- Categoria: Difficoltà a scuola
- Scritto da Luciano Pasqualotto
"Primina"
Gentile redazione,
vi ho già interpellati in un precedente quesito su mio figlio a cui ho ricevuto la vostra gentile risposta. Si tratta di un bimbo di cinque anni compiuti il 14 settembre scorso. L'ho iscritto, per riuscire a "scolarizzarlo", in una scuola materna comunale sperimentale: la cosiddetta "primina", con la speranza che la sua esuberanza potesse essere placata. Orbene, dopo vari mesi di frequenza, e contro il volere delle sue due maestre, che ritenevano che Gianluca (questo è il suo nome) non fosse idoneo per la sua immaturità, sempre sotto consiglio delle insegnanti, ho deciso di sottoporre Gianluca ad una visita presso una neuropsichiatra infantile: bugie, fantasie e, più di tutto esuberanza ed egocentrismo erano alla base della sua giornata scolastica.
Ha imparato molto bene a scrivere e leggere ed a fare operazioni, ma, improvvisamente rifiutava (dopo un paio d'ore di lezione) di fare qualsiasi cosa, provocando disturbo alla classe (28 alunni). Gli fu riscontrata in tale visita la sindrome di iperattività con problemi attentivi e gli fu prescritto un corso di sei mesi di psicomotricità ad indirizzo relazionale. Il bambino ha cominciato tale corso, presso un centro di riabilitazione nel mese di marzo, ma ad oggi non vi è stato alcun giovamento: so che per avere risultati occorrono vari mesi. Ma il problema è un altro: le insegnanti non si sono minimamente coinvolte nel mio "problema", anzi, hanno completamente lasciato libero mio figlio di comportarsi come prima e seppur raccomandandomi di porre un occhio particolare al caso, hanno reiterato il loro pensiero: ... è troppo piccolo per fare l'esame...

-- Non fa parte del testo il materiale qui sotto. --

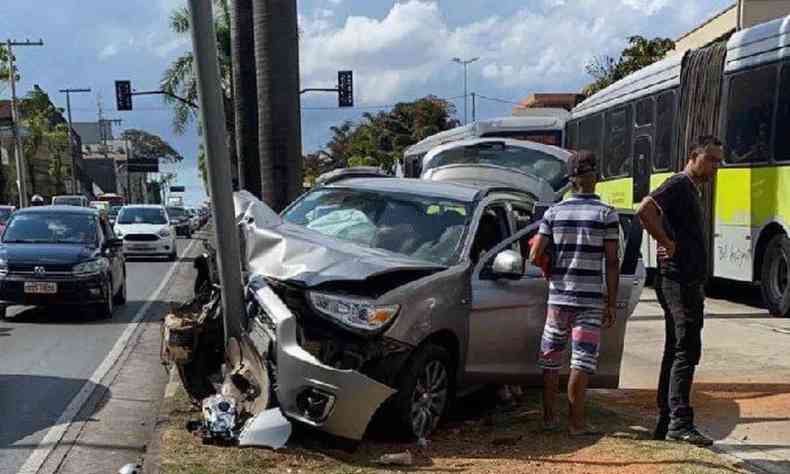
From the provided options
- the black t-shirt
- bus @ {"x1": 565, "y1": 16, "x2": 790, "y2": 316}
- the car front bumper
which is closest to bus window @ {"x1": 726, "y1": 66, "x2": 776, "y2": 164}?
bus @ {"x1": 565, "y1": 16, "x2": 790, "y2": 316}

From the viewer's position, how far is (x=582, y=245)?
5.81m

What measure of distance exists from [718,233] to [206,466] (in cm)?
951

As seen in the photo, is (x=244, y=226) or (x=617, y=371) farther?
(x=244, y=226)

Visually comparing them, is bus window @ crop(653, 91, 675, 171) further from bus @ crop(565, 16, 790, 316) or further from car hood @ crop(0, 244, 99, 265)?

Oggi, ho cambiato scuola: l'ho iscritto in un istituto privato per motivi familiari (io e mio marito lavoriamo tutto il giorno). Il bambino ha accettato molto ben volentieri il cambiamento (anche perché la classe è di 15 alunni), ma solo per dieci giorni: giusto il tempo di prendere confidenza. Tutto è ricominciato: si rifiuta di fare il dettato, le operazioni, non rimane un solo minuto fermo e disturba la classe. Non gli farò fare l'esame per la seconda, ma mi chiedo se iscrivendolo l'anno prossimo alla prima, sarà sempre la stessa cosa. Chiedo, altresì, se devo far presente alla nuova scuola della terapia che sta facendo e della sua iperattività, nonché se devo chiedere l'insegnante di sostegno.
Gentile signora,
avrà letto che sono in genere di parere contrario all'inizio anticipato della scolarità: se i bambini sembrano pronti sul piano cognitivo, molto spesso sono ancora fragili secondo altri punti di vista. Pensiamo alla capacità di sostenere un confronto tra le proprie produzioni e quelle degli altri, alla tolleranza alle immancabili frustrazioni, alla fatica fisica ed attentiva che richiede la permanenza a scuola ... Nel suo caso, poi, l'appartenenza ad un gruppo classe così numeroso non ha certo facilitato i progressi del suo piccolo Gianluca.
Non è chiaro il motivo per cui vi è stata necessità di una scolarizzazione precoce, né se vi siano stati sospetti di iperattività prima d'ora. Pur assumendo che la diagnosi neuropsichiatrica sia appropriata e pertinente, non escluderei una lettura dei comportamenti del suo bambino in chiave più psicopedagogica, quindi attribuibili, almeno in parte, ad una difficoltà di adattamento (per immaturità) alle richieste della scuola.
I comportamenti di Gianluca potrebbero avere una natura reattiva e presentarsi come risposta, seppur inadeguata e disfunzionale, a delle richieste implicite ed esplicite cui non è riuscito ad adeguarsi.
Certo non è il miglior approccio con la scuola che si augura ad un bambino !...
A questo punto non escluderei un buon sostegno per recuperare questa partenza "infelice", cercando la massima collaborazione da parte delle insegnanti della scuola che l'accoglierà.